Question

Solve the following equation \[x-\dfrac{18}{x}=6\], give your answer correct to two significant figures.

Answer 1

Hint: In this problem we have to solve the given quadratic equation and find the value of x. Here we can first form a quadratic equation by cross multiplication. We know that to solve a quadratic equation, we can use two methods, the one is the quadratic formula method and the other is the factorisation method. To solve by using quadratic formula method, we have to use the quadratic formula\[\dfrac{-b\pm \sqrt{{{b}^{2}}-4ac}}{2a}\] and substitute the value of a, b, c from the given equation to find the value of x.

Complete step by step answer:
We know that the given equation is,
\[x-\dfrac{18}{x}=6\]
We can now cross multiply and simplify the given equation, we get
\[\Rightarrow {{x}^{2}}-6x-18\]…….. (1)
We also know that a quadratic equation in standard form is,
\[a{{x}^{2}}+bx+c=0\] ……. (2)
We can now compare the two equations (1) and (2), we get
a = 1, b = -6, c = -18.
We know that the quadratic formula for the standard form \[a{{x}^{2}}+bx+c=0\] is
\[x=\dfrac{-b\pm \sqrt{{{\left( b \right)}^{2}}-4\times a\times \left( c \right)}}{2a}\]
Now we can substitute the value of a, b, c in the above formula, we get
\[\Rightarrow x=\dfrac{-\left( -6 \right)\pm \sqrt{{{\left( -6 \right)}^{2}}-4\times 1\times \left( -18 \right)}}{2\times 1}\]
Now we can simplify the above step, we get
\[\begin{align}
  & \Rightarrow x=\dfrac{\left( 6 \right)\pm \sqrt{36+72}}{2\times 1} \\
 & \Rightarrow x=\dfrac{6\pm \sqrt{108}}{2} \\
\end{align}\]
Now we can separate the terms to simplify it,
\[\begin{align}
  & \Rightarrow x=\dfrac{6+10.39}{2}=\dfrac{16.39}{2}=8.19 \\
 & \Rightarrow x=\dfrac{6-10.39}{2}=\dfrac{-4.29}{2}=-2.19 \\
\end{align}\]
Therefore, the value of \[x=8.19\] and \[x=-2.19\].

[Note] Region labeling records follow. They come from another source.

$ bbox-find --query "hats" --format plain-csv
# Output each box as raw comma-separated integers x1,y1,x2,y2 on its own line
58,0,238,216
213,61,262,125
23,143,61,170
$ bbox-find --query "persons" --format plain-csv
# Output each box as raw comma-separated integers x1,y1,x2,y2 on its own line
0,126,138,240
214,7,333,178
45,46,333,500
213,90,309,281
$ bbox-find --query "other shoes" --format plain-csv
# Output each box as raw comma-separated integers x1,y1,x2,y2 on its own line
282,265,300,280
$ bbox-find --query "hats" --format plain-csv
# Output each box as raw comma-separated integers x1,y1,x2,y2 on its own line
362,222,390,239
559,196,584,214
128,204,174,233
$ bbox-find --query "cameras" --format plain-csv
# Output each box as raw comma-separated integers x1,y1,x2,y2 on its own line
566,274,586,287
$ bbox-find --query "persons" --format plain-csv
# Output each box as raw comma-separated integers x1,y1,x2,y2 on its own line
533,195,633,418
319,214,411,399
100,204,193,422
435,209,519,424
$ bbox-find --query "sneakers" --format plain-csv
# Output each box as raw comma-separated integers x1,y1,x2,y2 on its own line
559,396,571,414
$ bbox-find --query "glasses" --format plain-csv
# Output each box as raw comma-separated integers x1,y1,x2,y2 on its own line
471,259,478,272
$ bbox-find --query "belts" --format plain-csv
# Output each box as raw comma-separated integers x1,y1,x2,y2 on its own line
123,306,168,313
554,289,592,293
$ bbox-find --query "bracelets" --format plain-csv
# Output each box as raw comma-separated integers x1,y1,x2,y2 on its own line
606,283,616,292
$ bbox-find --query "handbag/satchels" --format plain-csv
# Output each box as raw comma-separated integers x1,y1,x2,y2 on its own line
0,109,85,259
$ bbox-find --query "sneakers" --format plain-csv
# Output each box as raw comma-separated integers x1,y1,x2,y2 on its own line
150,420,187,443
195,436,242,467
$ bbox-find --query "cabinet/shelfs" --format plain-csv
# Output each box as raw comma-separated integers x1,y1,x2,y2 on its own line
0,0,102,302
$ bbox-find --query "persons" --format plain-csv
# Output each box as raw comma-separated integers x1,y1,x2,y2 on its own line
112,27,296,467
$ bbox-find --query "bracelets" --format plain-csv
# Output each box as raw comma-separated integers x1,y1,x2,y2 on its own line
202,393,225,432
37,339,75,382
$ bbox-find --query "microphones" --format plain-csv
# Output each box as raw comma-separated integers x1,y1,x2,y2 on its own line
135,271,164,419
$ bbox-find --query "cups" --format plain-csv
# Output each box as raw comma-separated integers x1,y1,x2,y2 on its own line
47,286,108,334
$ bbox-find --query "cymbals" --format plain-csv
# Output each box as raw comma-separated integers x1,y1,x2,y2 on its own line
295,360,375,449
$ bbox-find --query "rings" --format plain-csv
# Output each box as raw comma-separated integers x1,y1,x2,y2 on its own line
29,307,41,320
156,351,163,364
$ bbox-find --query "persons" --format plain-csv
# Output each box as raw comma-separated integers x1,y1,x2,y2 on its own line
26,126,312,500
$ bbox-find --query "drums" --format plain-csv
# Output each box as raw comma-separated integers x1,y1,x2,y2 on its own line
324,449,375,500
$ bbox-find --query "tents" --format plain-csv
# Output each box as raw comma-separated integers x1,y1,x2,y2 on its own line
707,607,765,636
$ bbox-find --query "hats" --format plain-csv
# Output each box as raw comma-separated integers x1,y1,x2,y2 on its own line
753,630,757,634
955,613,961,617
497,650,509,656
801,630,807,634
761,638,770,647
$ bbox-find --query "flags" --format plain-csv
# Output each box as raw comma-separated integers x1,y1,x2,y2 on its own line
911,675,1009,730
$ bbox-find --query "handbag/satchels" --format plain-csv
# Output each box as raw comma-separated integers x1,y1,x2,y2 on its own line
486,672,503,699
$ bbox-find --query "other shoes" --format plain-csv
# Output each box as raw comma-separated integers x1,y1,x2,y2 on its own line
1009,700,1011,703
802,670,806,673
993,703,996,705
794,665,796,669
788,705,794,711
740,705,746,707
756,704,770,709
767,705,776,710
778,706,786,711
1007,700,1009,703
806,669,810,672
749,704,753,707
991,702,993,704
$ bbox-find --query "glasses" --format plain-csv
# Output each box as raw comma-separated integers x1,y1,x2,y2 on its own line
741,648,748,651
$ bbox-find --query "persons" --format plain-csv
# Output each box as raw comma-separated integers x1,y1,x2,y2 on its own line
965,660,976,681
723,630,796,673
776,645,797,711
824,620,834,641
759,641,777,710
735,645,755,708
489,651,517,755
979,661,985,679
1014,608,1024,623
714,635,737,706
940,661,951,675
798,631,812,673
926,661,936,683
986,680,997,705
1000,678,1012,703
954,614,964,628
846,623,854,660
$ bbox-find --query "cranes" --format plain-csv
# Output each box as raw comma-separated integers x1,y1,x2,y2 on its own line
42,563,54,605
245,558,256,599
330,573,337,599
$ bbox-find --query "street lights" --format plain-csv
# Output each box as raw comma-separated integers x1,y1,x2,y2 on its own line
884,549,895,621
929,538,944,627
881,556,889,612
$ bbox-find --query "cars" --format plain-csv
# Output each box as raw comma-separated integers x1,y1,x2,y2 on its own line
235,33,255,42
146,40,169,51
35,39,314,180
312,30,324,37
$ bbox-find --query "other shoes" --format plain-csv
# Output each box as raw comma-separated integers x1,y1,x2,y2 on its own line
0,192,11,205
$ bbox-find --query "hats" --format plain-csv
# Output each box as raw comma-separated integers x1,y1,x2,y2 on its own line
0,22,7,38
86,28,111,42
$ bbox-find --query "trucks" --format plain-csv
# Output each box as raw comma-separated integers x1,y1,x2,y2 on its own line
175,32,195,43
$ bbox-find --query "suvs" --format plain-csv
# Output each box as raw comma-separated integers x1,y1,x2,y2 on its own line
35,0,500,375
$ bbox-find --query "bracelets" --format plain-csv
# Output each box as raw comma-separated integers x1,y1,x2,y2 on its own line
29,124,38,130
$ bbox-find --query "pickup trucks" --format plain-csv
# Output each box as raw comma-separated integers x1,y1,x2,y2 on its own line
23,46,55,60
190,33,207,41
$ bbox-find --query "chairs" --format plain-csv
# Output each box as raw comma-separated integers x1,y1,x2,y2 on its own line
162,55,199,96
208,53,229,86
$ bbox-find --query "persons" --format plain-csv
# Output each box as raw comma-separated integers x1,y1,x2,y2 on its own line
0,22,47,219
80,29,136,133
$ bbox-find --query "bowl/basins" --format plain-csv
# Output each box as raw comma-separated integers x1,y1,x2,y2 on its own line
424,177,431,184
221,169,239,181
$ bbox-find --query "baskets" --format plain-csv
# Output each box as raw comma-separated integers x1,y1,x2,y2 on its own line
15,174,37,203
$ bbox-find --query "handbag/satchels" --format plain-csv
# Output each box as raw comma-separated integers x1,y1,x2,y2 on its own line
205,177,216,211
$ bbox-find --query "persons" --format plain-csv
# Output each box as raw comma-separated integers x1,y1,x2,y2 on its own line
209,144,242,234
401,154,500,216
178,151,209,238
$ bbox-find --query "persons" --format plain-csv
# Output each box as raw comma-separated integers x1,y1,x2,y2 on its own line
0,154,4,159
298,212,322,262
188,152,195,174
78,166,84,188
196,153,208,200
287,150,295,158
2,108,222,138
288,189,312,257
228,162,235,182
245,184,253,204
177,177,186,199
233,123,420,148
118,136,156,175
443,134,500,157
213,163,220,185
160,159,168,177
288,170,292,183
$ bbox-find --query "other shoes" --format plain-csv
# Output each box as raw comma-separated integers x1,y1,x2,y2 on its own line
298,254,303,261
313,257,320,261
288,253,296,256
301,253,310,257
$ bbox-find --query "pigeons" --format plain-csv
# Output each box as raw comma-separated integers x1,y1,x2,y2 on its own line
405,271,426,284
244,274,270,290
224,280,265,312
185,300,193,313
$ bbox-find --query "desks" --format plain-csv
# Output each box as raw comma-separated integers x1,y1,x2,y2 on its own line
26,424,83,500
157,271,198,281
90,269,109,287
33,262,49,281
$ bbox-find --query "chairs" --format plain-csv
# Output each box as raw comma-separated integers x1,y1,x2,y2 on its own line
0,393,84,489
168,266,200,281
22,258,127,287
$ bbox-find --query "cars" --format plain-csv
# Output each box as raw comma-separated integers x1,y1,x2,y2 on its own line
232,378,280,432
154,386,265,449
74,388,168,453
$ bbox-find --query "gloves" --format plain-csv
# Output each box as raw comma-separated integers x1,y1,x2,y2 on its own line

Note: We can also use a simple factorisation method to solve this problem but we have to know that the answer is in root form, so we can solve only by using a quadratic formula to get the final answer correctly. Students may make mistakes in the quadratic formula part, which should be concentrated. we should also concentrate while substituting the values in the quadratic formula.